[Originally from a Twitter Thread]
I don’t know if I have “ranted” about this here before but:
I absolutely HATE comparing programming languages with “benchmarks”.
Language benchmarks rarely ever actually test for anything useful when comparing one language against another. This goes for ANY language.
Even in the best case scenario: you are comparing different compilers for the same language (and the same input). This means that you are just comparing how well the optimizing backends work for those compilers. Comparing different languages is not even in the same category. When comparing languages, you are not just comparing the optimizing backend of the compiler (assuming it even is compiled), but a completely different input. And most benchmarks rarely use the semantically equivalent code to test against. The implementations vary widely. And even in the case where the input is semantically equivalent AND the compiler backends for each language use the same “library” (e.g. LLVM), even then the semantics of each language may not allow for certain passes. LLVM is a good example which assumes C and C++ semantics. If your language does not adhere to C and C++ semantics, then most of the passes in LLVM cannot be used. And some compilers may have different default “flags” too, which makes dumb comparisons rarely equal (e.g. native vs portable microarchitectures).

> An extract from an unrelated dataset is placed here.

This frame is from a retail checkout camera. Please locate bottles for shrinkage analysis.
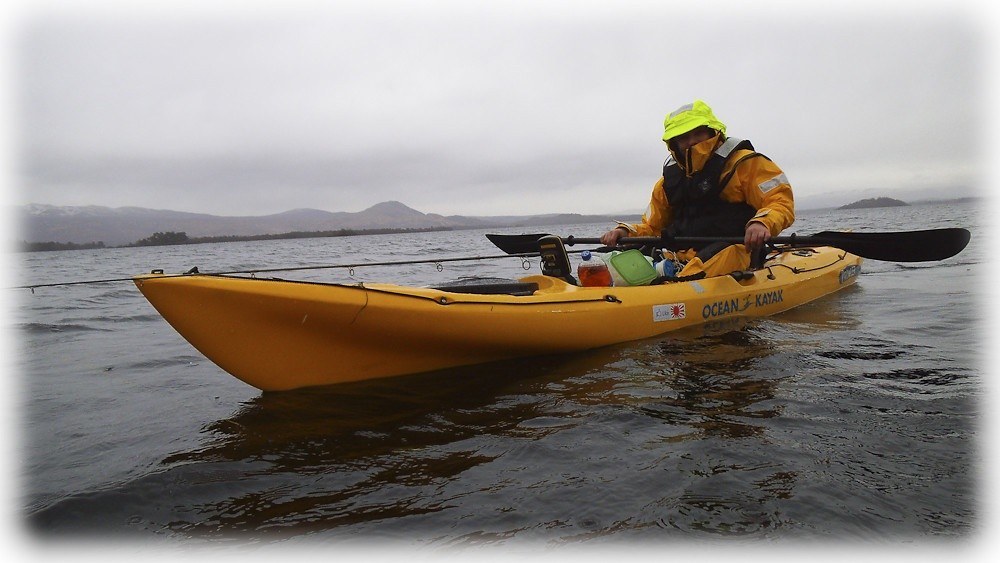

Clarifying the semantically equivalent aspect: a printing procedure in one language may be drastically different too. Runtime vs compile-time type information or none at all, flushing after each call or not, richer formatting or not, etc. Are you even comparing the same thing? There is also the “idiomatic” aspect which I hate too. “Idiomatic” in one language is a subjective and personal construct, and may produce very different results compared to “non-idiomatic” code. “Idiomatic” styles might produce slower code in general; the tests won’t show this.

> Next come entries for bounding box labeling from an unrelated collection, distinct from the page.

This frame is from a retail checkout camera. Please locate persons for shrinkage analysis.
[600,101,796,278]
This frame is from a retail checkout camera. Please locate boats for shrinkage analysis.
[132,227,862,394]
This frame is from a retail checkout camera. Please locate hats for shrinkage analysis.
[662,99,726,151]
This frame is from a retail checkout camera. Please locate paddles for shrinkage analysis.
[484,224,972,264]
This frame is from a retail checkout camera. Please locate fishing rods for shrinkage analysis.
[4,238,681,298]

One of the most egregious websites for this is: https://programming-language-benchmarks.vercel.app. I recommend anyone to compare two languages of the same ilk and actually read the differences between the code in the tests; note how they are nothing alike most of the time. Different implementations & logic.
n.b. I do personally try to make distinctions between the language, the compiler, the core library, and the ecosystem, as much as I can. I know most people do not and just lump everything together as a single package. This is due to most languages having a single implementation. But if you come from a C or C++ background, like my own, then you are/were confronted with the selection of different toolchains from the start (MSVC, Clang, GCC, Intel, tcc, 8cc, etc). And you are usually forced to write/import your own core library too (e.g. C’s is awful). For a language like Lua, there are different implementations, but they pretty much offer the same “ecosystem”, but just differ in how they are ran (i.e. VM vs JIT). And for many people, the choice of which to use is dictated by the use case.
In summation, metrology is hard. You actually need to know what you are comparing against; if that thing is even measurable (quantitatively or qualitatively) in the first place; that the things you are comparing are actually useful or valid for what you want to know. Comparing multivariate things against each other and going “yep, that entire ’language’ is faster than this one” is misguided at best, and idiotic at worse. Please don’t treat “benchmarks” such as these as mostly pseudo-science, not science. Just because it has loads of numbers and “measurements”, does not make it “scientific”.